===== Quelle =====
Wenn ein Papst, weil Gott es aus unerforschlichen Gründen zulässt, zu einem bestimmten Zeitpunkt in der Geschichte und in einem sehr seltenen Fall durch sein ordentliches, nicht unfehlbares Lehramt Irrtümer und Häresien verbreitet, weckt die Göttliche Vorsehung zugleich das Zeugnis einiger Mitglieder des Bischofskollegiums und auch die Gläubigen, um das vorübergehende Versagen des päpstlichen Lehramtes auszugleichen. Es muss gesagt werden, dass eine solche Situation sehr selten, aber nicht unmöglich ist, wie die Geschichte der Kirche gezeigt hat. Die Kirche ist in der Tat ein einziger, organischer Leib, und wenn der Kopf des Leibes (der Papst) versagt und ermangelt, gleicht der Rest des Leibes (die Gläubigen), oder herausragende Teile des Körpers (die Bischöfe), die vorübergehenden päpstlichen Irrtümer aus. Eines der berühmtesten und tragischsten Beispiele für eine solche Situation ereignete sich während der arianischen Krise im 4. Jahrhundert, als die Reinheit des Glaubens nicht so sehr von der Ecclesia docens (Papst und Episkopat) aufrechterhalten wurde, sondern von der ecclesia docta (den Gläubigen), wie der selige John Henry Newman ausführte.

Die Theorie oder Meinung vom Verlust des päpstlichen Amtes durch Absetzung oder durch die Erklärung des Amtsverlustes ipso facto setzt den Papst implizit mit der ganzen Kirche gleich oder manifestiert die ungesunde Haltung eines „Papstzentrismus“ oder letztendlich einer Papolatrie.
=====
● Arbeitsauftrag:
Führe den oben stehenden Text über päpstliche Irrtümer und den Verlust des Papstamtes im Anschluss an seinen letzten Satz weiter.
===== Datenauszug =====
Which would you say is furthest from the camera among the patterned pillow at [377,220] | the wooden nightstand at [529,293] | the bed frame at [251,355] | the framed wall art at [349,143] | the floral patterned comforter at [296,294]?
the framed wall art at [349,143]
=====
● Ergebnis:
Die Vertreter einer solchen Meinung (vor allem einige Heilige) waren jene, die einen übertriebenen Ultramontanismus oder „Papstzentrismus“ an den Tag legten und den Papst zu einer Art Halbgott machten, der keine Fehler machen kann, nicht einmal in Bereichen, die außerhalb der päpstlichen Unfehlbarkeit stehen. Daher ist ein Papst, der doktrinelle Irrtümer begeht – was theoretisch und logisch auch die Möglichkeit einschließt, den schwerwiegendsten doktrinellen Irrtum zu begehen, nämlich eine Häresie –, für die Anhänger dieser Meinung (ob die Absetzung eines Papstes oder der Verlust seines Amtes wegen Häresie) unerträglich und undenkbar, selbst wenn es sich um Irrtümer handelt, die außerhalb der päpstlichen Unfehlbarkeit liegen.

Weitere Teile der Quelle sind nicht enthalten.